**Required work**
The records follow. Give them all back exactly.

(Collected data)
----

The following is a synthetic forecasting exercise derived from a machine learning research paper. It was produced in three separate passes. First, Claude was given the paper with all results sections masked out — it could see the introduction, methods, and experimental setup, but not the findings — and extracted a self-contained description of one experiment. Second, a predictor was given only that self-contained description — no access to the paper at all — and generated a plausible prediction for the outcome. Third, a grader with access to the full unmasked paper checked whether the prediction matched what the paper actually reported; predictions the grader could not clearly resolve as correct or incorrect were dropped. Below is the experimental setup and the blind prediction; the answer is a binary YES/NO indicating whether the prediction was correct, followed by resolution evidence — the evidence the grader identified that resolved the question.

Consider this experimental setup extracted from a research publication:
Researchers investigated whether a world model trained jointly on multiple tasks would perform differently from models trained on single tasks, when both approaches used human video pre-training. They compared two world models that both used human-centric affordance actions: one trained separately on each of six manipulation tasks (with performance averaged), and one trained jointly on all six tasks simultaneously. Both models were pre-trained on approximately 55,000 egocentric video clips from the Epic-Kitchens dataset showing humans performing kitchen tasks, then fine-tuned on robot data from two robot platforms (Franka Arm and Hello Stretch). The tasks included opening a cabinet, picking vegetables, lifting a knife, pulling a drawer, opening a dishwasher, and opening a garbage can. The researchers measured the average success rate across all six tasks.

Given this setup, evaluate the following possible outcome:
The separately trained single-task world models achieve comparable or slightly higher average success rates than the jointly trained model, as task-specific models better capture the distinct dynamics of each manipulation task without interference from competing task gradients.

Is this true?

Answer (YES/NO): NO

----

**Result of the exercise**
The following is a synthetic forecasting exercise derived from a machine learning research paper. It was produced in three separate passes. First, Claude was given the paper with all results sections masked out — it could see the introduction, methods, and experimental setup, but not the findings — and extracted a self-contained description of one experiment. Second, a predictor was given only that self-contained description — no access to the paper at all — and generated a plausible prediction for the outcome. Third, a grader with access to the full unmasked paper checked whether the prediction matched what the paper actually reported; predictions the grader could not clearly resolve as correct or incorrect were dropped. Below is the experimental setup and the blind prediction; the answer is a binary YES/NO indicating whether the prediction was correct, followed by resolution evidence — the evidence the grader identified that resolved the question.

Consider this experimental setup extracted from a research publication:
Researchers investigated whether a world model trained jointly on multiple tasks would perform differently from models trained on single tasks, when both approaches used human video pre-training. They compared two world models that both used human-centric affordance actions: one trained separately on each of six manipulation tasks (with performance averaged), and one trained jointly on all six tasks simultaneously. Both models were pre-trained on approximately 55,000 egocentric video clips from the Epic-Kitchens dataset showing humans performing kitchen tasks, then fine-tuned on robot data from two robot platforms (Franka Arm and Hello Stretch). The tasks included opening a cabinet, picking vegetables, lifting a knife, pulling a drawer, opening a dishwasher, and opening a garbage can. The researchers measured the average success rate across all six tasks.

Given this setup, evaluate the following possible outcome:
The separately trained single-task world models achieve comparable or slightly higher average success rates than the jointly trained model, as task-specific models better capture the distinct dynamics of each manipulation task without interference from competing task gradients.

Is this true?

Answer (YES/NO): NO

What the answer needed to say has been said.